Há muito tempo o povo mineiro sonha com um veículo de comunicação comprometido com uma visão popular de Minas, do Brasil e do Mundo. Um veículo de comunicação que esteja a serviço da transformação da realidade de desigualdade e exclusão. Que atenda aos ideais de democracia, pluralidade e diversidade na cobertura dos fatos.

Um jornal bonito, moderno e acessível a toda sociedade, mas principalmente à população trabalhadora, formadores de opinião e aos mais pobres.

Essa iniciativa requer ousadia e coragem. Ousadia porque queremos fazer um jornal de qualidade, com bons repórteres, bons artigos, que seja atraente e interessante ao conjunto da população.
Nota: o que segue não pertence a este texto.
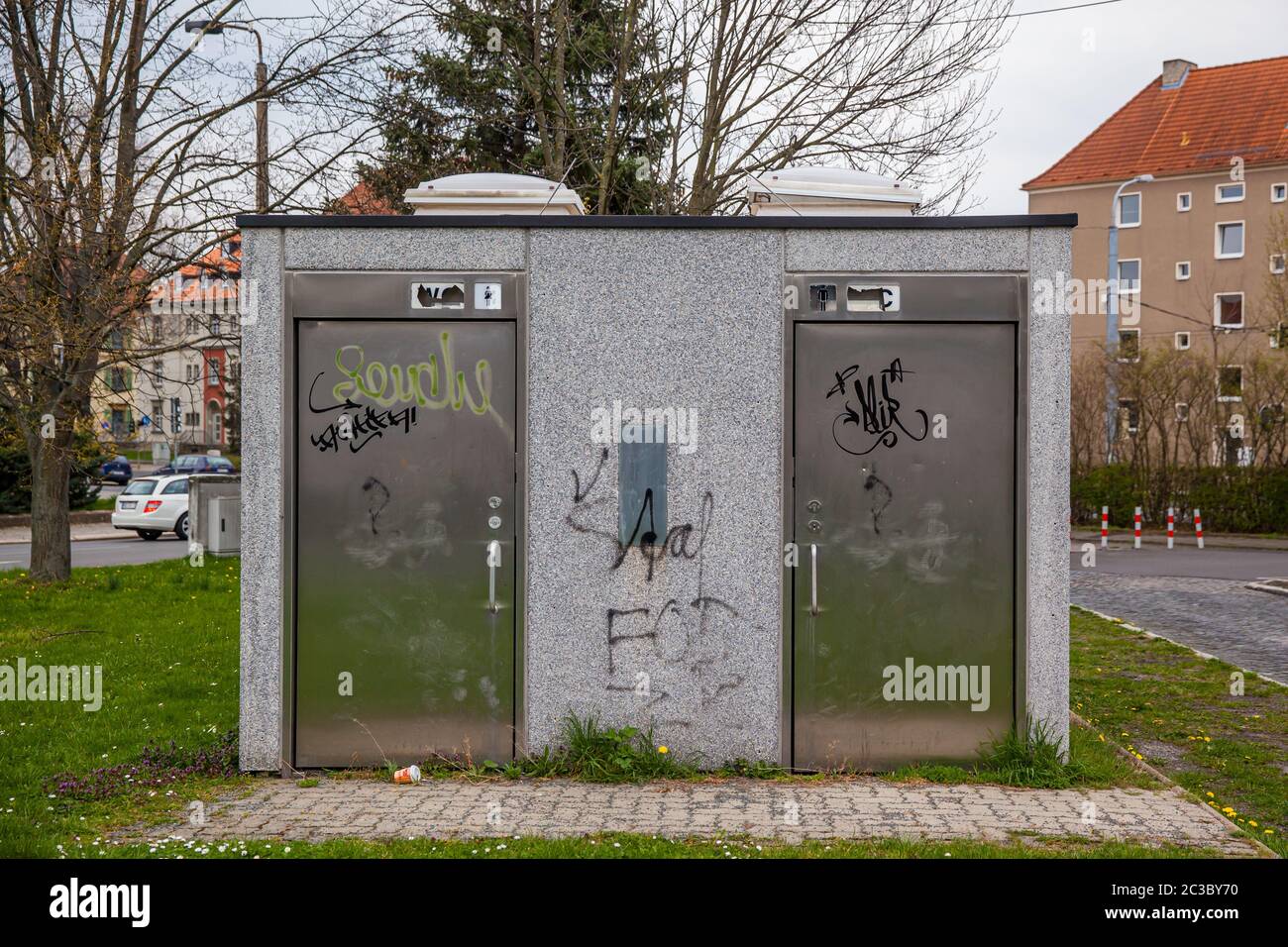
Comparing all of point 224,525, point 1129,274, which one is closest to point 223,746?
point 224,525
Coragem porque precisamos ter autonomia suficiente para não nos sujeitarmos à lógica de mercado, que tenderia a deturpar o projeto.

As condições foram criadas. E temos a alegria de, a partir de maio, colocar nas ruas, gratuitamente, o Brasil de Fato – Minas Gerais. Sem dúvida, um grito de liberdade.

A população mineira e aos seus mais belos sonhos dedicamos as edições desse jornal.

E convidamos a cada um e cada uma a se somar conosco para viabilização desse grande instrumento de transformação e compromisso com o povo.